What to do
Exact copy required. Repeat the records, but keep the pictures out.

[Data entries]
*** Block opens ***

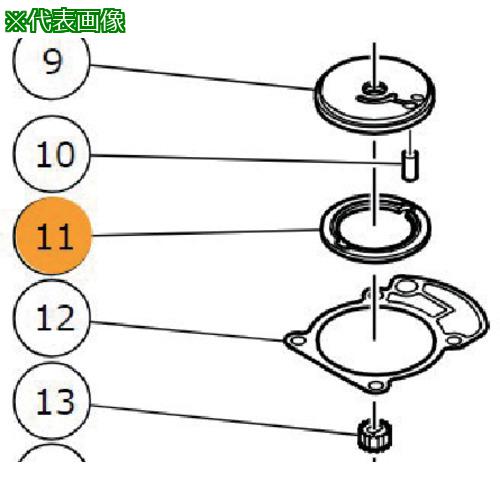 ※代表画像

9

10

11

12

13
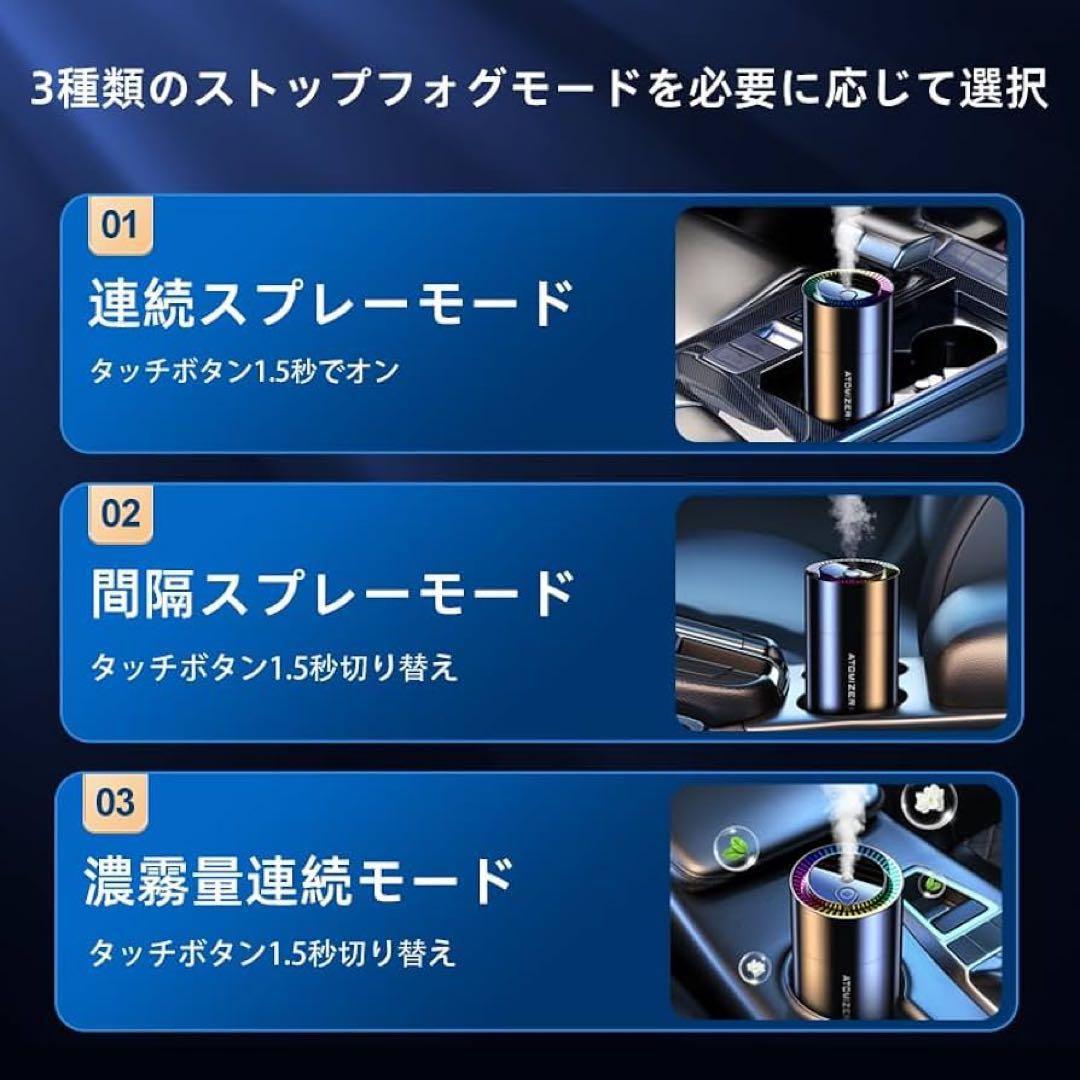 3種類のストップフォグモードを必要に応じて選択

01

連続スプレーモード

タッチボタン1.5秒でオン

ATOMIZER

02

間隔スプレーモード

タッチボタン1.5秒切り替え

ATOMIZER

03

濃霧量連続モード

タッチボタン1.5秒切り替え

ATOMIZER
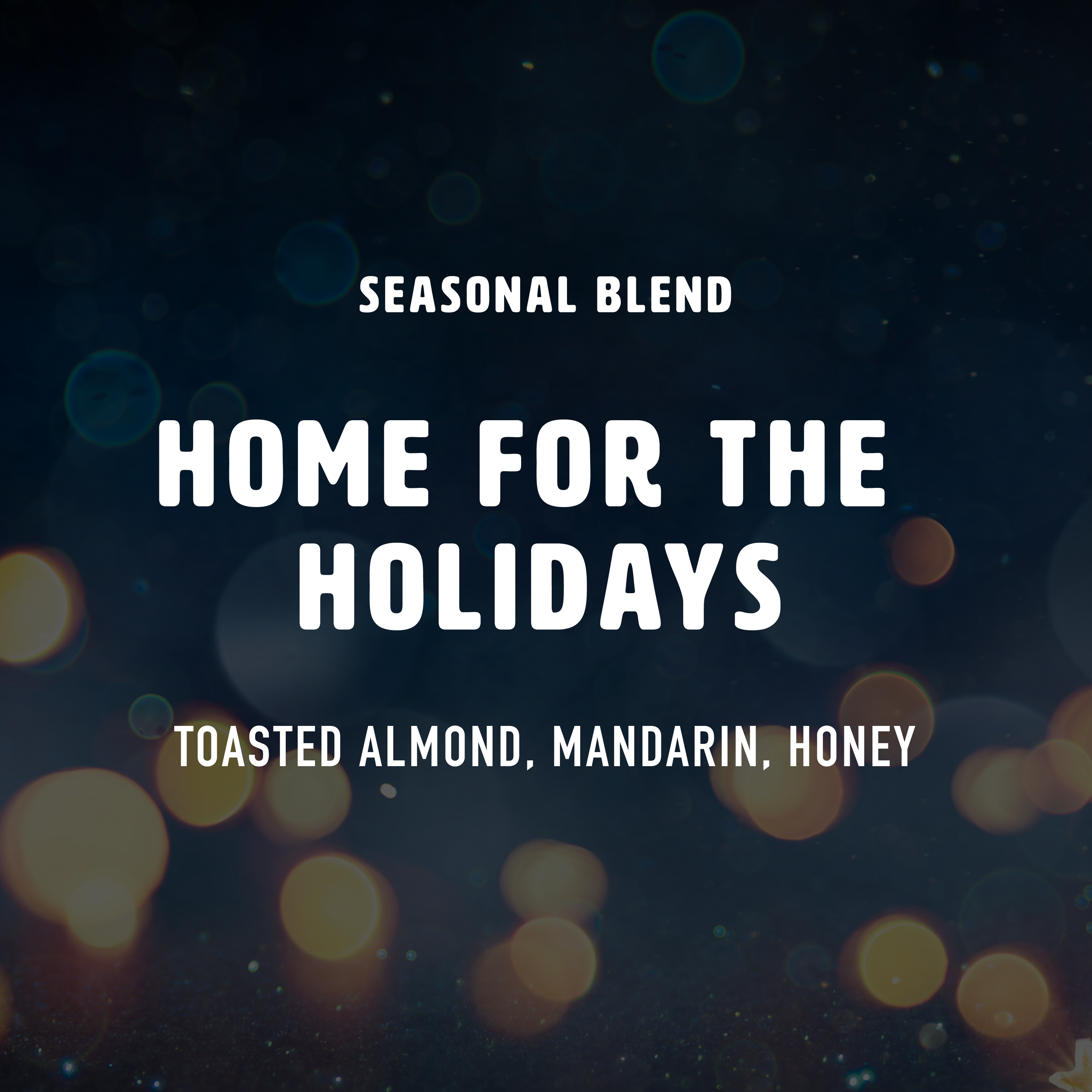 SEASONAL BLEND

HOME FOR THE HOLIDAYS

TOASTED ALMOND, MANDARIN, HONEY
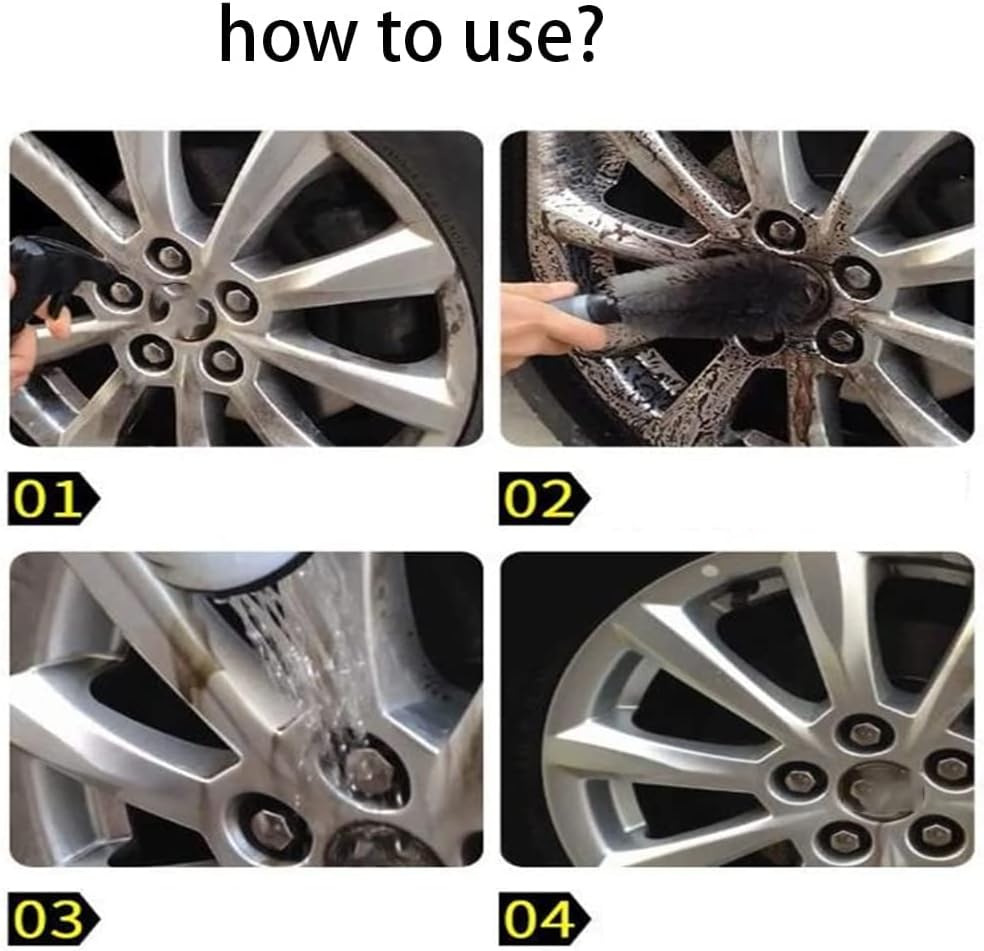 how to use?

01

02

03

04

*** Block closes ***

Exercise response
 ※代表画像

9

10

11

12

13
 3種類のストップフォグモードを必要に応じて選択

01

連続スプレーモード

タッチボタン1.5秒でオン

ATOMIZER

02

間隔スプレーモード

タッチボタン1.5秒切り替え

ATOMIZER

03

濃霧量連続モード

タッチボタン1.5秒切り替え

ATOMIZER
 SEASONAL BLEND

HOME FOR THE HOLIDAYS

TOASTED ALMOND, MANDARIN, HONEY
 how to use?

01

02

03

04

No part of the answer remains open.